Technology enables samples to be picked up from 96 or 384 well plates and then printed in arrays ranging from a few spots in a high density format to slides containing 43,000 elements or more
Arrayjet reports that a European patent has been granted for 'Fabrication of microarrays by inkjet printheads'.
Used inside the company's Aj100 and Aj120 microarrayers, this technology enables samples to be picked up from 96 or 384 well plates and then printed in arrays ranging from a few spots in a high density format to slides containing 43,000 elements or more.
Most people will be familiar with the technology through use of inkjet printers in their daily routine.
"The tricky part was getting a number of biological samples into the print head while keeping them separate", said Howard Manning, founder and technical director of Arrayjet.
"We then let the print head take over and do what it has been designed to do.
"That is producing rows of uniform and consistent spots.
"Our current users describe manufacturing the most beautiful arrays".
With its core technology now officially recognised, Arrayjet is talking to other manufacturers about compatible applications outside of microarray technology, and are also considering new variants of its current instruments.
Duncan Hall, director of sales and marketing, commented: "Non contact printing has clear promise for current and up and coming applications such as diagnostic microarrays.
"Dispensing on-the-fly without contact enables Arrayjet instruments not only to produce very high quality microarrays, but also to produce them at speeds required for the throughput demands of diagnostic microarray producers".

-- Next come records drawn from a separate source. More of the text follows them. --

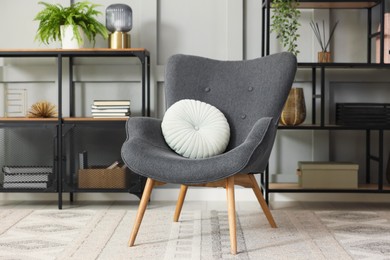Photo of Stylish grey armchair with pillow and shelving unit indoors. Interior design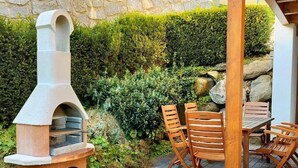 An outdoor patio with a stone-built wood-fired pizza oven, a wooden table, and chairs.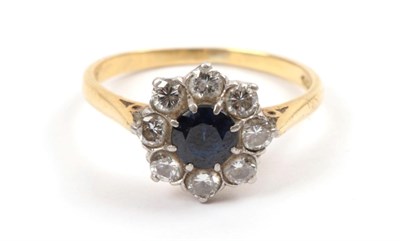 Lot 182 - An 18 Carat Gold Synthetic Sapphire and Diamond Cluster Ring, a round cut sapphire within a...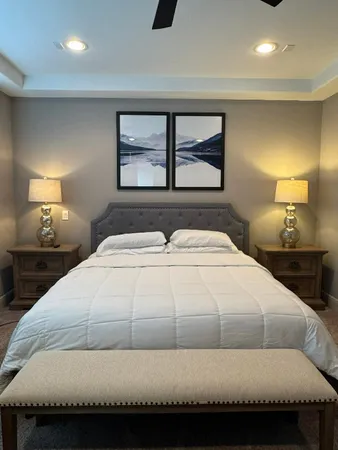 a bedroom with a bed and a night stand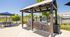 Charming outdoor grilling area with twin barbecue stations, cozy seating under blue umbrellas, and lush greenery. Perfect for entertaining and enjoying sunny days.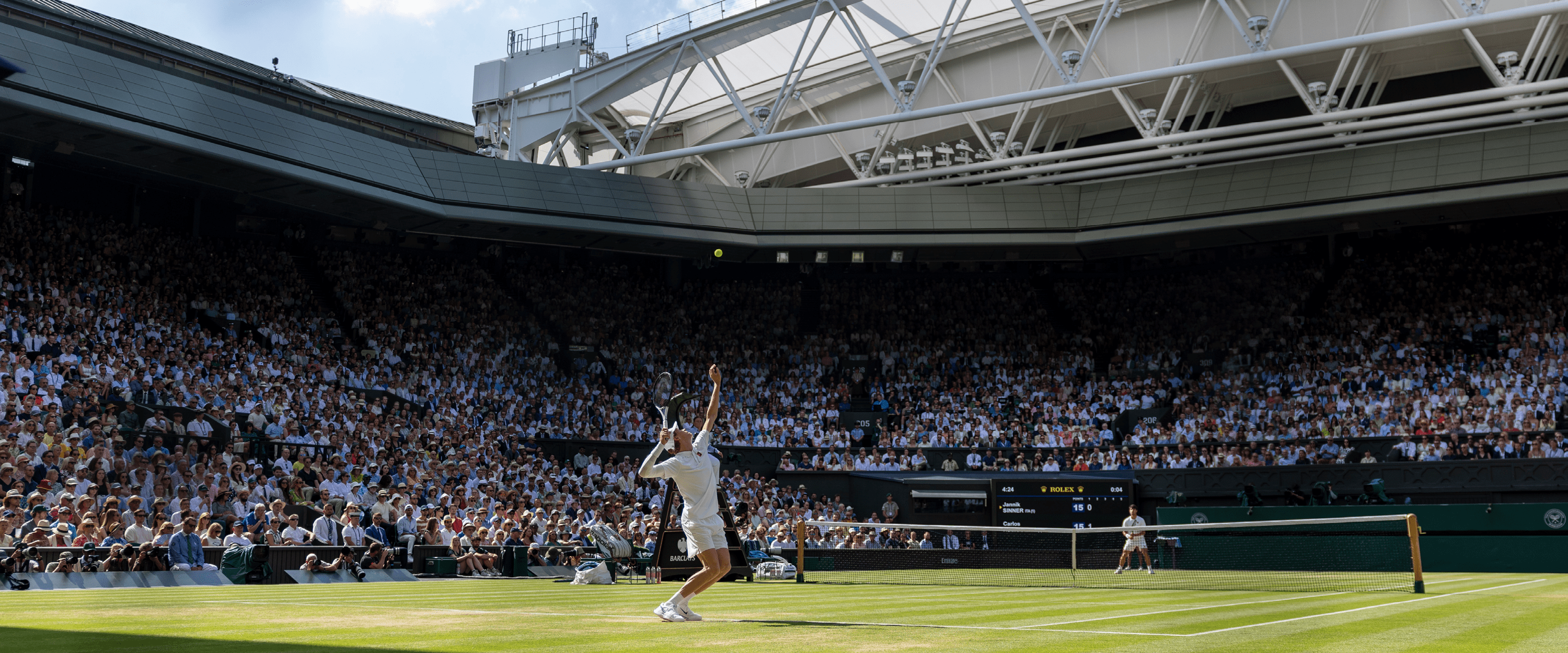 Tennis player Jannick Sinner serving during a match on Centre Court at Wimbledon in 2025 for the men's final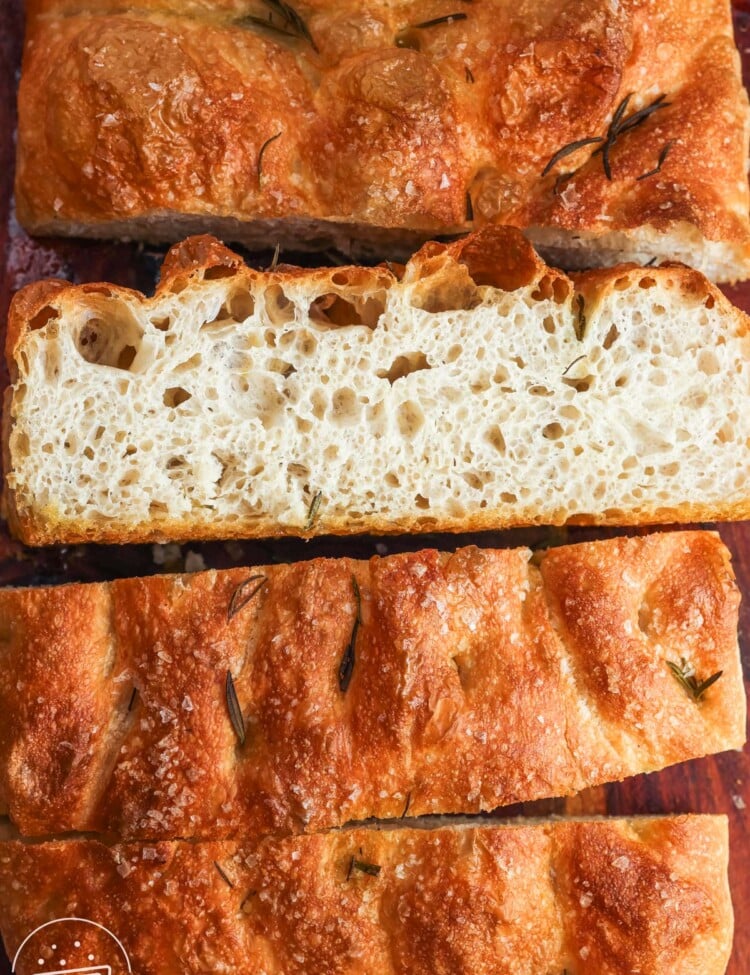 overnight focaccia cut into thick slices on a wooden board, showing an open airy crumb and dimpled crust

Arrayjet was founded in August 2000 by physicist Howard Manning (University of Cambridge), and molecular biologists Peter Ghazal and Douglas Roy (University of Edinburgh), to develop biological microarrays robotics using inkjet print-heads.
In February 2001 Arrayjet secured two-stage funding from the Scotland based investor group Archangels and won a Scottish Enterprise Smart award.
Manning is Arrayjet's technical director and Keith Howell, an Edinburgh based director and consultant, is acting chairman.
Ghazal is chief scientific advisor and Roy is lead advisor on microarrays.
The position of CEO has recently been taken up by Graham Miller, formerly of PerkinElmer.
Five engineers have been recruited.
Premises are located close to Edinburgh and the University of Edinburgh Medical School.
The Aj100/Aj120 microarrayers have over 100 nozzles and produces microarrays of very high quality, with excellent morphology, uniformity, consistency and robustness, says the company.
The extra nozzles also give an additional advantage in that there is redundancy in the print-head - it carries spare capacity on every print run.
Academic and commercial researchers will benefit equally from the careful design and ingenuity of the Aj100, since standard pin-based microarray spotters often produce differentiation in print quality; those producing their own arrays will no longer have quadrants of the chip that have higher densities of macromolecules than others.